* RECORD SET *
* * * * * * *

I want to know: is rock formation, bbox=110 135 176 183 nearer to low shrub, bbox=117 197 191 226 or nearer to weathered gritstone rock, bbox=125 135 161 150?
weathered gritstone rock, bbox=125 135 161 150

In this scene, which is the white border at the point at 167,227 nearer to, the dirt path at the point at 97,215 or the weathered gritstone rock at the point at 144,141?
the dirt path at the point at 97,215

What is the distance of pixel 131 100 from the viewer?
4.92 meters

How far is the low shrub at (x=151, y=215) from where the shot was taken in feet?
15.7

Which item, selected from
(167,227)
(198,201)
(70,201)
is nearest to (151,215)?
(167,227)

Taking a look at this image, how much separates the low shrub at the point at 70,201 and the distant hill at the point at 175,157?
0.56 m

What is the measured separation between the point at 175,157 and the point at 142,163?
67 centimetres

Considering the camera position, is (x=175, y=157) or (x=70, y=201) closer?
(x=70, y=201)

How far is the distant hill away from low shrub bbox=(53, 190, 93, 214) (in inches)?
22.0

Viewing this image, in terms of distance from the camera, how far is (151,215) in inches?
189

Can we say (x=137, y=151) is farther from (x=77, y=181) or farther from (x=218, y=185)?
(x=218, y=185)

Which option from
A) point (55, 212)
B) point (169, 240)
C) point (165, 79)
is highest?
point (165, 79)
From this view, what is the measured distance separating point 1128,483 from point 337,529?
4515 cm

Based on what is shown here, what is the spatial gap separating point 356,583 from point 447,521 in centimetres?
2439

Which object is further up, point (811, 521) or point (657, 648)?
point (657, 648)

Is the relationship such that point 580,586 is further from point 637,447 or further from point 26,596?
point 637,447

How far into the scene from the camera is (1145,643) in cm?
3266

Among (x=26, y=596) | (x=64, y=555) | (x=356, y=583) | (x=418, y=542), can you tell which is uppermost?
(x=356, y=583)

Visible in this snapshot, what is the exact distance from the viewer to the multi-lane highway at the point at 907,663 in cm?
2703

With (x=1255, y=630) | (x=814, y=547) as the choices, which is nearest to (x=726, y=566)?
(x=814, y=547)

* * * * * * *

Copy out every line of the data above, exactly as given.

I want to know: is rock formation, bbox=110 135 176 183 nearer to low shrub, bbox=117 197 191 226 or nearer to weathered gritstone rock, bbox=125 135 161 150?
weathered gritstone rock, bbox=125 135 161 150

In this scene, which is the white border at the point at 167,227 nearer to, the dirt path at the point at 97,215 or the weathered gritstone rock at the point at 144,141?
the dirt path at the point at 97,215

What is the distance of pixel 131 100 from the viewer?
4.92 meters

How far is the low shrub at (x=151, y=215) from where the shot was taken in feet?
15.7

Which item, selected from
(167,227)
(198,201)
(70,201)
is nearest to (151,215)?
(167,227)

Taking a look at this image, how much separates the low shrub at the point at 70,201 and the distant hill at the point at 175,157?
0.56 m

What is the measured separation between the point at 175,157 and the point at 142,163?
67 centimetres

Considering the camera position, is (x=175, y=157) or (x=70, y=201) closer?
(x=70, y=201)

How far is the distant hill away from low shrub bbox=(53, 190, 93, 214) (in inches)?
22.0

Viewing this image, in terms of distance from the camera, how far is (151,215) in inches?
189

Can we say (x=137, y=151) is farther from (x=77, y=181) or farther from (x=218, y=185)?
(x=218, y=185)

Which option from
A) point (55, 212)
B) point (169, 240)
C) point (165, 79)
is highest?
point (165, 79)
From this view, what is the measured distance separating point 1128,483 from point 337,529?
4515 cm

Based on what is shown here, what is the spatial gap separating point 356,583 from point 447,521 in centimetres?
2439

Which object is further up, point (811, 521) or point (657, 648)?
point (657, 648)

Is the relationship such that point 580,586 is further from point 637,447 or further from point 26,596?
point 637,447

How far into the scene from the camera is (1145,643) in cm?
3266

Among (x=26, y=596) | (x=64, y=555) | (x=356, y=583) | (x=418, y=542), can you tell which is uppermost?
(x=356, y=583)

Visible in this snapshot, what is the exact distance from the viewer to the multi-lane highway at the point at 907,663 in cm?
2703

With (x=1255, y=630) | (x=814, y=547) as the choices, which is nearest to (x=726, y=566)?
(x=814, y=547)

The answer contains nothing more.